In 1776, Thomas Paine wrote Common Sense, one of the most influential documents that would influence the US’s decision to become independent. Adding ignition to what would later be the American Revolution, Common Sense renounced the ties of monarchy and provides examples of how the United States could function on it’s own. Washington Post writer, Sophia Rosenfeld explicitly describes how

“Paine spent the revolutionary winter of 1776 trying to persuade a hesitant colonial audience to adopt the most radical option before it: not only a complete break with the mother country, but also the introduction of an untested form of government, stripped of both aristocracy and king, that would unite the various North American colonies in independence. His genius was to make this solution seem as self-evident as the proposition that an island had no business ruling a continent. That - and labeling the entire thing "Common Sense." After all, who could argue with a man who offered "nothing more than simple facts, plain arguments, and common sense"?” (Rosenfeld).

This accurate representation of Paine’s arguments being rooted in facts, sense, and reasonings with valid proof to back them all up leads Rosenfeld to also draw parallels between other politicians such as Ronald Reagan, Paul Ryan, or Barack Obama “and what political elites do in tough times is . . . invoke common sense. As a slogan, a style of address and an ideal, common sense has long played an outsize role in American politics, typically surging in times of exceptional fractiousness” (Rosenfeld). Establishing precedent to today’s politicians tactics, Rosenfeld is able to bring in Thomas Paine’s arguments of Common Sense and it’s significance to modern time.

Radical movements are rather renowned in American politics and history beginning with the American Revolution and etched through other points in time; this sort of “American mentality” can easily be found in Paine’s ideological messages in Common Sense.

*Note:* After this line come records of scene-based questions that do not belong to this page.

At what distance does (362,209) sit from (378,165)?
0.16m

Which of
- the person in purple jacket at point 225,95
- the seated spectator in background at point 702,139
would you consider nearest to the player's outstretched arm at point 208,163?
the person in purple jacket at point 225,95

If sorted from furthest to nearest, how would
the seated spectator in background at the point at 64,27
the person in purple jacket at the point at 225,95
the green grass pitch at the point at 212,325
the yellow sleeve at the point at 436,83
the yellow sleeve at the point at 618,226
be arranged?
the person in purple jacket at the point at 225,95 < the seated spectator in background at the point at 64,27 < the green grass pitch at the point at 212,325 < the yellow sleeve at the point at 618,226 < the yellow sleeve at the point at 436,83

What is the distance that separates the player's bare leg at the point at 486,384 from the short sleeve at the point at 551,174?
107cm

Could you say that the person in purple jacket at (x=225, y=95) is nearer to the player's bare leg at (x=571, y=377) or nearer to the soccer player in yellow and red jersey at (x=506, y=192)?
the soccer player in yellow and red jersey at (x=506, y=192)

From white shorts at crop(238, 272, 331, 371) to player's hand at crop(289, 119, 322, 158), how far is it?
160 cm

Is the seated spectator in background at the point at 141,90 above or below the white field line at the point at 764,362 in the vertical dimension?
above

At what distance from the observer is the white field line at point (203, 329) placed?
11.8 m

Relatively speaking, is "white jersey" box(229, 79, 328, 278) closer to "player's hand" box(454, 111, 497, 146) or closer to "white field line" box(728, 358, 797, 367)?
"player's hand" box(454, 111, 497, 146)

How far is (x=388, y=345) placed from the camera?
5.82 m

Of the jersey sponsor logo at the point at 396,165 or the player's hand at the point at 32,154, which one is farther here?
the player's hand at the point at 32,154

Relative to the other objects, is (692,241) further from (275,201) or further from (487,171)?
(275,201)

Paine’s statements such as “Society is produced by our wants, and government by our wickedness” (Paine 3) is just a semblance of how Paine’s theorizes that government is a necessary evil and “if there is any true cause of fear respecting independence, it is because no plan is yet laid down” (Paine 29) is how he transitions into providing a route to possible democracy. The “common sense” in which Rosenfeld comments on can be found in examples of Paine stating “America would have flourished as much, and probably much more, had no European power had any thing to do with her” (Paine 19); essentially pointing to the fact that Britain’s interest in America was all self-involved and America’s capabilities to flourish were present regardless. Rosenfeld’s binding of Paine’s theories to today’s politicians is commendable in noting the landmark document of Common Sense.

Works Cited

Paine, Thomas. Common Sense. Dover Thrift Editions, 1997.

Rosenfeld, Sophia. “Fightin’ Words”. The Washington Post, 24 April 2011, p. B01.